Source information:
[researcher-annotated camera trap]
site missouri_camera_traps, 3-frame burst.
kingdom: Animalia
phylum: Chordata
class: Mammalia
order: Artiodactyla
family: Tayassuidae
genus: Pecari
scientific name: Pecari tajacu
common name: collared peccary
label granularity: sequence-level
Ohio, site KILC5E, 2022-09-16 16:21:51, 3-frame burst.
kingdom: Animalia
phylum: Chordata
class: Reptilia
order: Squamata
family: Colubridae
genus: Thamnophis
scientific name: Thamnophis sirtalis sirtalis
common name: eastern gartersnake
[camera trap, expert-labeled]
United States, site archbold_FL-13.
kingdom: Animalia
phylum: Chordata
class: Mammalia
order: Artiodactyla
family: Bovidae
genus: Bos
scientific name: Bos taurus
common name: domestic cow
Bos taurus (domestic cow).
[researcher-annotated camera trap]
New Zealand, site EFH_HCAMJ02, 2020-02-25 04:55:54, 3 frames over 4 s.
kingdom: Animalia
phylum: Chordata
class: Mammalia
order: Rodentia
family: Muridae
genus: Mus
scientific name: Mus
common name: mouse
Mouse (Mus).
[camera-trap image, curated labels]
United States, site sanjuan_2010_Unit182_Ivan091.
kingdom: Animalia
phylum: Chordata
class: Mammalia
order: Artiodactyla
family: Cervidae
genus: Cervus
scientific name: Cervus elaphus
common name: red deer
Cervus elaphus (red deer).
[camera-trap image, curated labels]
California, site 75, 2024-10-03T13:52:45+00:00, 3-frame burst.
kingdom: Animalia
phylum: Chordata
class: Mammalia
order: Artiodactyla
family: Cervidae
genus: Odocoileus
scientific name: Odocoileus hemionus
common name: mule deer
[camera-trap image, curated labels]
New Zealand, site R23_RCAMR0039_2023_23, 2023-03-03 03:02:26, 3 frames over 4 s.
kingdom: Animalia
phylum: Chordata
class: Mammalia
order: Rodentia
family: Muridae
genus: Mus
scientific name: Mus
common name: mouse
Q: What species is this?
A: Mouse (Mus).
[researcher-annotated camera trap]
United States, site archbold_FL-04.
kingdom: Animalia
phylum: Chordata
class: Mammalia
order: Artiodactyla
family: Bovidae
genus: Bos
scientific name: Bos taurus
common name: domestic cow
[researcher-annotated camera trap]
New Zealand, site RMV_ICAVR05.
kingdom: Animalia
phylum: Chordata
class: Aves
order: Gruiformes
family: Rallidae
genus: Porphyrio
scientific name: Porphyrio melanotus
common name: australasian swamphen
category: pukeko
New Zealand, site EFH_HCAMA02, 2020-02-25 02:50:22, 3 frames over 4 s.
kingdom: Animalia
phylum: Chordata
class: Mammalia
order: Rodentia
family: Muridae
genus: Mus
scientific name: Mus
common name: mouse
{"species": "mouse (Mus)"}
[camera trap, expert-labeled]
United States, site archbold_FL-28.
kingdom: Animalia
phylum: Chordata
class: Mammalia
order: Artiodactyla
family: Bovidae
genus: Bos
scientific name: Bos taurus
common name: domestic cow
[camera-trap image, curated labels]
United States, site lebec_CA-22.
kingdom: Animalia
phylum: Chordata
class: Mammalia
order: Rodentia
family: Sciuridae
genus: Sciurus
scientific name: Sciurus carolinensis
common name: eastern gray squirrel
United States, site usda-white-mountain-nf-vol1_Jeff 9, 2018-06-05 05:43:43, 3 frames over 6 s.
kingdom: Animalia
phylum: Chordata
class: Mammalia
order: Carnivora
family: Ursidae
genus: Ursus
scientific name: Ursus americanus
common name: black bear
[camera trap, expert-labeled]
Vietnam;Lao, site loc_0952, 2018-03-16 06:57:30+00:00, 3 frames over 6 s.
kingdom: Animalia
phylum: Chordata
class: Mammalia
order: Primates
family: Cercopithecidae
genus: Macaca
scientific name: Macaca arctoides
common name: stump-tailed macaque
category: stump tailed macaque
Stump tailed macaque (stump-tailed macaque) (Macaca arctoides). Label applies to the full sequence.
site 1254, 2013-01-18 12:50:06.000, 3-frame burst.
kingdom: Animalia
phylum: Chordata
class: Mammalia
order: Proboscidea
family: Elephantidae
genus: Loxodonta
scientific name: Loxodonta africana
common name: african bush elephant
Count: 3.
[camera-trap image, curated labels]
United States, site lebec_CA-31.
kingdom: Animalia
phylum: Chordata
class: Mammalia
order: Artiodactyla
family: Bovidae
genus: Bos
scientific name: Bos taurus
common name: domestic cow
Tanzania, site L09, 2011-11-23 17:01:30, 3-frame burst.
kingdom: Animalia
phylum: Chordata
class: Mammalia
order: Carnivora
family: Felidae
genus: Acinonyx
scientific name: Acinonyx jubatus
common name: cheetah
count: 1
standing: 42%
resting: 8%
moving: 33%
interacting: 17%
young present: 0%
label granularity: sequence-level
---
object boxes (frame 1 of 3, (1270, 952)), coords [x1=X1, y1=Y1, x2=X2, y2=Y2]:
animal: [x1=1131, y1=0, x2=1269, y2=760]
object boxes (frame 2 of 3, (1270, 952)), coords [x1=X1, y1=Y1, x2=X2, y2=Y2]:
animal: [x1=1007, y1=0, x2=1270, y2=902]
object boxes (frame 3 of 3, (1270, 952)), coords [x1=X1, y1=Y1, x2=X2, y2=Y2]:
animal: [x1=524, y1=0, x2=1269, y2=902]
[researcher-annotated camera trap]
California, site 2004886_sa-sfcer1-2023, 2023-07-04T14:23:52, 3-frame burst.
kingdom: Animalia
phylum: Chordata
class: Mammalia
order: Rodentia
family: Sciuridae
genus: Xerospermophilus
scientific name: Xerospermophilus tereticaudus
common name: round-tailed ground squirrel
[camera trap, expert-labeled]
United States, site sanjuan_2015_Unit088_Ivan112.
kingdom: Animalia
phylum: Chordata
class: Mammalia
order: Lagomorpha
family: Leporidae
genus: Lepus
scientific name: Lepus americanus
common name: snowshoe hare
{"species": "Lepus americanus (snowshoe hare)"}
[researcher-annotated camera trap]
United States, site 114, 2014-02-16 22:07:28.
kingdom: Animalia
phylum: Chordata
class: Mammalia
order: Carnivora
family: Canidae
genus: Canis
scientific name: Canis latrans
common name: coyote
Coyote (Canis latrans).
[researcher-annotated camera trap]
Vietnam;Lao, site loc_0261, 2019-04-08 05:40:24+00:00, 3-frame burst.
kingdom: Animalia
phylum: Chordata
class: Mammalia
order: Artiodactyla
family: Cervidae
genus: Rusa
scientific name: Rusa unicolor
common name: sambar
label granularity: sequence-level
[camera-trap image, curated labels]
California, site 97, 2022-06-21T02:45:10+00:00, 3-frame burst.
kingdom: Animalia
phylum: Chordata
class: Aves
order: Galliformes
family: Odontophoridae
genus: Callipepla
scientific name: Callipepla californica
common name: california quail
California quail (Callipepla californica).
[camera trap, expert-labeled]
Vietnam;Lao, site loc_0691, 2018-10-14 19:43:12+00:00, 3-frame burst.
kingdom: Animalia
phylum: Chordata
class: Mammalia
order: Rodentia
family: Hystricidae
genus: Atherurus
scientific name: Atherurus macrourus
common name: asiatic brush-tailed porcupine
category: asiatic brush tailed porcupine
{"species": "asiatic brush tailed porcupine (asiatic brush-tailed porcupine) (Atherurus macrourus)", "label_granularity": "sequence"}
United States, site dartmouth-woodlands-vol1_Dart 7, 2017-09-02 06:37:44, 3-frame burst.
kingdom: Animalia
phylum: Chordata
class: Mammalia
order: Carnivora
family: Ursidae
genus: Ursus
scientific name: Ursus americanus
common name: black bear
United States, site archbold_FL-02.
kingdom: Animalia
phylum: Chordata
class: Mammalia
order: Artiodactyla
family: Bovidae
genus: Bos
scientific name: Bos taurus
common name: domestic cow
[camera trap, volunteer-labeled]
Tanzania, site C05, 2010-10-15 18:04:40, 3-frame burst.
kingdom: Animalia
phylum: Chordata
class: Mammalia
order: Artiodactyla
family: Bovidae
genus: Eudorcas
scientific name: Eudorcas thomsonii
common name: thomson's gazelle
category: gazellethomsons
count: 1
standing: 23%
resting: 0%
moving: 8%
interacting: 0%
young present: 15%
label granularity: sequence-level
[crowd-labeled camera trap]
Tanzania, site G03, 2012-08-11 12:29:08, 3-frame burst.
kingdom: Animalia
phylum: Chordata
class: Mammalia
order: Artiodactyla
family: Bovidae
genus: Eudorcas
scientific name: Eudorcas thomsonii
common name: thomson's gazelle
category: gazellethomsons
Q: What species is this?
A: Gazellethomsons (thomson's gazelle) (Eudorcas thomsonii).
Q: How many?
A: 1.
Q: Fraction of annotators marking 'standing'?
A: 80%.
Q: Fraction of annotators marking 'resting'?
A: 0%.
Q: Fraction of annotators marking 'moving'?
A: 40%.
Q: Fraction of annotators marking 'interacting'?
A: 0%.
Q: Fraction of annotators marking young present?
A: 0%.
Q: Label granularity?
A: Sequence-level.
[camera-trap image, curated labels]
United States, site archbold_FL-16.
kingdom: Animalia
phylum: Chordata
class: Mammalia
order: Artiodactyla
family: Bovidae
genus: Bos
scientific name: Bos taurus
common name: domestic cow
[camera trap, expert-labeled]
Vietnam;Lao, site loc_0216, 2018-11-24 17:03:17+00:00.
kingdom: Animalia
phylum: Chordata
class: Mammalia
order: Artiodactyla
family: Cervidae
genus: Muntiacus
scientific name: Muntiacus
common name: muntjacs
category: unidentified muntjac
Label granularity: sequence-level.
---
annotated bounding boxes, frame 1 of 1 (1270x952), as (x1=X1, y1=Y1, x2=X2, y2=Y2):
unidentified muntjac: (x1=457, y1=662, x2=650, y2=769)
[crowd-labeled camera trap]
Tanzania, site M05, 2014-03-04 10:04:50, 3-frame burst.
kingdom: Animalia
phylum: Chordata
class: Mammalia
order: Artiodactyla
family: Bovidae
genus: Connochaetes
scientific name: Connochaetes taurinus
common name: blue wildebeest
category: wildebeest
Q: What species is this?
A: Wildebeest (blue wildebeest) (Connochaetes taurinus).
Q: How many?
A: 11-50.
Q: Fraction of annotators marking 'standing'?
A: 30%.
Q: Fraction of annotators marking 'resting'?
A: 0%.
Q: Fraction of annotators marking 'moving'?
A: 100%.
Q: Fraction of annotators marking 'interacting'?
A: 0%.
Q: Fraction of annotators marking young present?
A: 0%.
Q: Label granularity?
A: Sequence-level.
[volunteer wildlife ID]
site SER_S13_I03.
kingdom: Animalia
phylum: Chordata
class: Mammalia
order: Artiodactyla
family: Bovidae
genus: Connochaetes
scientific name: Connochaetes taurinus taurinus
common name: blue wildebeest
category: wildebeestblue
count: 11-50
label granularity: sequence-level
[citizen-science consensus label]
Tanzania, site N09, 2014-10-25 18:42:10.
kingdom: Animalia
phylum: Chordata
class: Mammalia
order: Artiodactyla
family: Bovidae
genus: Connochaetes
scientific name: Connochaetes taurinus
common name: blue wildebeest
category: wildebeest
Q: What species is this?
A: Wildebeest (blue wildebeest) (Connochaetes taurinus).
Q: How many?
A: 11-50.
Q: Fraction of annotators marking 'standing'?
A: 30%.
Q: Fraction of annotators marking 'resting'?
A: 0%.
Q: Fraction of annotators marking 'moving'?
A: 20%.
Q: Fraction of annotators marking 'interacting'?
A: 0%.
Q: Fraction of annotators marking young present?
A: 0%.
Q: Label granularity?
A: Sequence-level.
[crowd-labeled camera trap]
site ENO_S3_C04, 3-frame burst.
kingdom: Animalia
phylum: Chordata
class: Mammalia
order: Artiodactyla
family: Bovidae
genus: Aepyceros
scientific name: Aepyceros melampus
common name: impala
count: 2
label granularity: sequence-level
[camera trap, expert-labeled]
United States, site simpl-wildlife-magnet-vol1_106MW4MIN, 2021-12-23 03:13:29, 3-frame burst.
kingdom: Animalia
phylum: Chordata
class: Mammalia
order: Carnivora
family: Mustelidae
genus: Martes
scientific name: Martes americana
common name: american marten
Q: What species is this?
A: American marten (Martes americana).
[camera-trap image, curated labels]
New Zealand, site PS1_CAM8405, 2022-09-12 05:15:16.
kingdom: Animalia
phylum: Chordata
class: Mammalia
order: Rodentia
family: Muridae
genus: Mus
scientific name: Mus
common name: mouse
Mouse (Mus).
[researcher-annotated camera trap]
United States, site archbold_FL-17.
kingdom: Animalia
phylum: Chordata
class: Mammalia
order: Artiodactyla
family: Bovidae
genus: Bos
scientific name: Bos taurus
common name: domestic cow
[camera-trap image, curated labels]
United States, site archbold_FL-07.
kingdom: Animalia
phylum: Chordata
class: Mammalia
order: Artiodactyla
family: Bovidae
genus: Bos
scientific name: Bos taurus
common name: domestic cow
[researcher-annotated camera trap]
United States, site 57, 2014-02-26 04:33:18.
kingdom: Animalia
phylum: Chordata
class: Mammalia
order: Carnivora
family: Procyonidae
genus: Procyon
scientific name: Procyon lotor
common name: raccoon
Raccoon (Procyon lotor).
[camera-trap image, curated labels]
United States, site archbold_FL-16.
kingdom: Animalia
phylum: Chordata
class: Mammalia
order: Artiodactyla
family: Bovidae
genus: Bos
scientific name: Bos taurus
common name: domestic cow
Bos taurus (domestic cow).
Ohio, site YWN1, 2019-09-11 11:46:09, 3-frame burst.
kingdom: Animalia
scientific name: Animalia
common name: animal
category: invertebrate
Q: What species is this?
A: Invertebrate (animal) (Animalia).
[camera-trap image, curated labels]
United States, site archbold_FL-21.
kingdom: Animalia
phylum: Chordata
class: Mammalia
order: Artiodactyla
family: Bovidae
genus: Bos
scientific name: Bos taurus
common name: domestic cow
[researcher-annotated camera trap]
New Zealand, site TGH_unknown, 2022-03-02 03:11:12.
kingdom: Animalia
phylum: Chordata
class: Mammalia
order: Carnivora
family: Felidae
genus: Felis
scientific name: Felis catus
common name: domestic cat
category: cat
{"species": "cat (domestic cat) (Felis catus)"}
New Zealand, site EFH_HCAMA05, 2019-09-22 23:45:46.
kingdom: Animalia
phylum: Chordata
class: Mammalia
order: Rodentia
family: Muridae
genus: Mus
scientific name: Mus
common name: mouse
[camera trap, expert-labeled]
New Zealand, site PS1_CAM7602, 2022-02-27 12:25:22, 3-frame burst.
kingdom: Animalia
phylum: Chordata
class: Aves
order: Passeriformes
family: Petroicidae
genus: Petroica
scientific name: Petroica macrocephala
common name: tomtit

Action item: Extract from the data every line where "Ohio" shows up.

Your response:
Ohio, site KILC5E, 2022-09-16 16:21:51, 3-frame burst.
Ohio, site YWN1, 2019-09-11 11:46:09, 3-frame burst.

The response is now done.